The Court and Social Context in Civil Rights History (Review Essay of from Jim Crow to Civil Rights: The Supreme Court and the Struggle for Racial Equality by Michael Klarman)
Chicago Law Review, Vol. 72, p.429, 2005
27 Pages Posted: 15 Dec 2004 Last revised: 21 Jul 2010
Date Written: 2005
"From Jim Crow to Civil Rights" engages a theme that has been at the center of American constitutional theory since at least the 1930s: the role of judicial review in a democracy. Klarman situates himself between the heroic vision of the courts in works like Richard Kluger, "Simple Justice" and a negative view of courts in works like Gerald Rosenberg, "Hollow Hope." For Klarman, the courts are neither the hero of the story, generating needed social change, but neither are they the villain, deflecting the movement's energies from political struggles more likely to be successful. Along the way, Klarman strikes a blow at the countermajoritarian difficulty thesis, for Klarman imagines a Court without significant agency. The Court does not shape American society; instead the Court follows the flow of predominant cultural mores, reflecting changes that have their source elsewhere.
This review essay focuses on a central theme in Klarman's book: his view of the relationship between law and social context. The essay examines two features of social context that Klarman sees as important: African American migration out of the South, and the impact of global developments - World War II and the Cold War - on the Court. Many African Americans migrated into segregated and soon-to-be-declining Northern cities.

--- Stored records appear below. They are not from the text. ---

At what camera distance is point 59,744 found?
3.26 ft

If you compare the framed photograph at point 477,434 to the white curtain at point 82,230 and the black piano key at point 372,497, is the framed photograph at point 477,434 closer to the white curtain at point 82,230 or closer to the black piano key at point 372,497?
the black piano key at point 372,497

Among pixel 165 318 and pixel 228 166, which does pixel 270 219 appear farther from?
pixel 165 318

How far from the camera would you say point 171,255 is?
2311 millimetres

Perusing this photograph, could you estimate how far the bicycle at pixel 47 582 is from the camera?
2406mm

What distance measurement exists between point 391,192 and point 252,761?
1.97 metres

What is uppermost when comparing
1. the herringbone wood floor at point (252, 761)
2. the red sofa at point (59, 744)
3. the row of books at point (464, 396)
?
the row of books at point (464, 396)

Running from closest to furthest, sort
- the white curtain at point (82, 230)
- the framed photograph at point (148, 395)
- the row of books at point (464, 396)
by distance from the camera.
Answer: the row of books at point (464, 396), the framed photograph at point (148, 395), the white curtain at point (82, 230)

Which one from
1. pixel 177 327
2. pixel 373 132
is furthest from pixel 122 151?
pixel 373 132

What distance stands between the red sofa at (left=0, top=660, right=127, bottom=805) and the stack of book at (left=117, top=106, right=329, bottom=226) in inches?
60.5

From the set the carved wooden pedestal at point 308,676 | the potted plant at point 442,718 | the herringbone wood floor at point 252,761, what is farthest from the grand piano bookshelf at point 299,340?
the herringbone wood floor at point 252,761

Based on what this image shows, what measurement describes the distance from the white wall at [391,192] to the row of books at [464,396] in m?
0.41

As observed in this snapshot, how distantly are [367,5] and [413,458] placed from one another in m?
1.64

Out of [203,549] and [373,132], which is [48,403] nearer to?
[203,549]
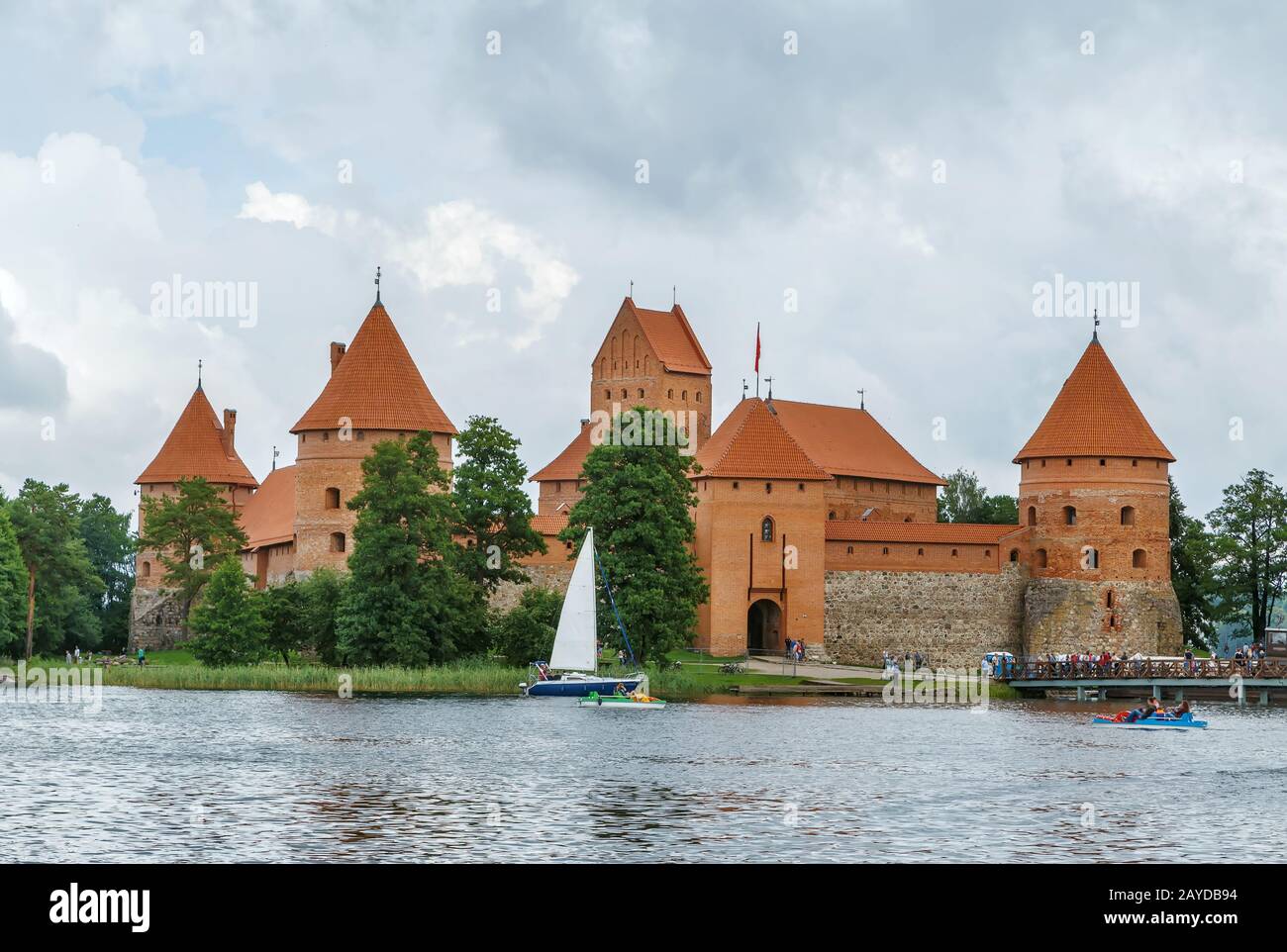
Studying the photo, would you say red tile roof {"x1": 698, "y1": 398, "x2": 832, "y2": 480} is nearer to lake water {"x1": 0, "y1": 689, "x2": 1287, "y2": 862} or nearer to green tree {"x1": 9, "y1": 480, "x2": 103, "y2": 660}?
lake water {"x1": 0, "y1": 689, "x2": 1287, "y2": 862}

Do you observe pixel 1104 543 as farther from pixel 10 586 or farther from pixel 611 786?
pixel 611 786

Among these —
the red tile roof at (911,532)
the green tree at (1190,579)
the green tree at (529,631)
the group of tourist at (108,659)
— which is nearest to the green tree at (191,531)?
the group of tourist at (108,659)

Because urban segregation was facilitated in part by law, the experience of migration helps to illuminate the way that social context is in part constructed by law, helping us to see that law does not simply reflect social context, but also shapes it. Klarman views war-related pressures as an important part of the social context affecting the Court; however, these issues drop out when he examines the impact of Court decisions. Because Brown and other landmark civil rights cases aided U.S. efforts to project a positive image of American democracy around the world during the Cold War, the cases had a broader impact, and arguably were more important in aiding democratization, than a purely domestic analysis of the cases would reveal.